What is asked | Write out every line of the material below word for word, changing nothing.

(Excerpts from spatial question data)

________________________________________

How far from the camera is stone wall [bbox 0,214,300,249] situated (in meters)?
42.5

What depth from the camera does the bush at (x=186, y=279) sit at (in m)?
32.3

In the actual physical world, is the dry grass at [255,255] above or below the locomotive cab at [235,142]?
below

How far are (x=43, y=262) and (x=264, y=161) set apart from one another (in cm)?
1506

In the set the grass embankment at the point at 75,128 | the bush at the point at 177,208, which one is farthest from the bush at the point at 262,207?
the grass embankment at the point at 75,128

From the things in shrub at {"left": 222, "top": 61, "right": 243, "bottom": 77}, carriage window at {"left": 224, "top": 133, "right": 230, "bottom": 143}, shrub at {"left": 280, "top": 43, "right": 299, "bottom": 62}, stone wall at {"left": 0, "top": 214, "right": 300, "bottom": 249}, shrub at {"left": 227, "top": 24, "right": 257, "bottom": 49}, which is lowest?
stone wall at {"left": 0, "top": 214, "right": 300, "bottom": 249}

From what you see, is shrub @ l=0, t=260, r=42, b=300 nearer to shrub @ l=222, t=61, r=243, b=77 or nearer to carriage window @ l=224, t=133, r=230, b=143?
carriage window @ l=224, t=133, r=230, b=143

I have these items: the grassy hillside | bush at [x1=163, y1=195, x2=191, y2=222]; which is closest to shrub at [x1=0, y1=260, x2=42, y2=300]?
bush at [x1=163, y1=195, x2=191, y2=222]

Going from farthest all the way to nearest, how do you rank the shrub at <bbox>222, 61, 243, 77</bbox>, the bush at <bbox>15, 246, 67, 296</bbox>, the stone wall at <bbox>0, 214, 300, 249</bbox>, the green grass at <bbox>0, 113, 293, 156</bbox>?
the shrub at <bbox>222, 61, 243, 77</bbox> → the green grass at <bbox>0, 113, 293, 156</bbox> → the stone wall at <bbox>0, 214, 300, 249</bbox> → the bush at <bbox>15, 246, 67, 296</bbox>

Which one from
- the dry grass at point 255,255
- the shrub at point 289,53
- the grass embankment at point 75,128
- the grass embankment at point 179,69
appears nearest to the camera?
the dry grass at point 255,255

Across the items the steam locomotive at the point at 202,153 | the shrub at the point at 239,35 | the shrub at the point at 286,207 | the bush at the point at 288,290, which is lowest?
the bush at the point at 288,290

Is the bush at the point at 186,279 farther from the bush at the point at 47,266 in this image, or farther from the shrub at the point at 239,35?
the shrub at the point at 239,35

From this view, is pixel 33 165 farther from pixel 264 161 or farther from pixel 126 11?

________________________________________

Complete response |
How far from the camera is stone wall [bbox 0,214,300,249] situated (in meters)?
42.5

What depth from the camera does the bush at (x=186, y=279) sit at (in m)?
32.3

In the actual physical world, is the dry grass at [255,255] above or below the locomotive cab at [235,142]?
below

How far are (x=43, y=262) and (x=264, y=161) set apart from one another (in cm)?
1506

In the set the grass embankment at the point at 75,128 | the bush at the point at 177,208, which one is farthest from the bush at the point at 262,207?
the grass embankment at the point at 75,128

From the things in shrub at {"left": 222, "top": 61, "right": 243, "bottom": 77}, carriage window at {"left": 224, "top": 133, "right": 230, "bottom": 143}, shrub at {"left": 280, "top": 43, "right": 299, "bottom": 62}, stone wall at {"left": 0, "top": 214, "right": 300, "bottom": 249}, shrub at {"left": 227, "top": 24, "right": 257, "bottom": 49}, which is lowest?
stone wall at {"left": 0, "top": 214, "right": 300, "bottom": 249}

From what you see, is shrub @ l=0, t=260, r=42, b=300 nearer to shrub @ l=222, t=61, r=243, b=77 or nearer to carriage window @ l=224, t=133, r=230, b=143?
carriage window @ l=224, t=133, r=230, b=143

I have these items: the grassy hillside | bush at [x1=163, y1=195, x2=191, y2=222]; which is closest to shrub at [x1=0, y1=260, x2=42, y2=300]?
bush at [x1=163, y1=195, x2=191, y2=222]

Going from farthest all the way to nearest, how do you rank the shrub at <bbox>222, 61, 243, 77</bbox>, the bush at <bbox>15, 246, 67, 296</bbox>, the stone wall at <bbox>0, 214, 300, 249</bbox>, the green grass at <bbox>0, 113, 293, 156</bbox>?
the shrub at <bbox>222, 61, 243, 77</bbox> → the green grass at <bbox>0, 113, 293, 156</bbox> → the stone wall at <bbox>0, 214, 300, 249</bbox> → the bush at <bbox>15, 246, 67, 296</bbox>

Which one from
- the dry grass at point 255,255
- the shrub at point 289,53
- the grass embankment at point 75,128
- the grass embankment at point 179,69
appears nearest to the camera?
the dry grass at point 255,255

Across the items the steam locomotive at the point at 202,153 | the shrub at the point at 239,35 | the shrub at the point at 286,207 | the bush at the point at 288,290, which is lowest?
the bush at the point at 288,290

Is the bush at the point at 186,279 farther from the bush at the point at 47,266 in this image, or farther from the shrub at the point at 239,35?
the shrub at the point at 239,35

From this view, is pixel 33 165 farther from pixel 264 161 or farther from pixel 126 11?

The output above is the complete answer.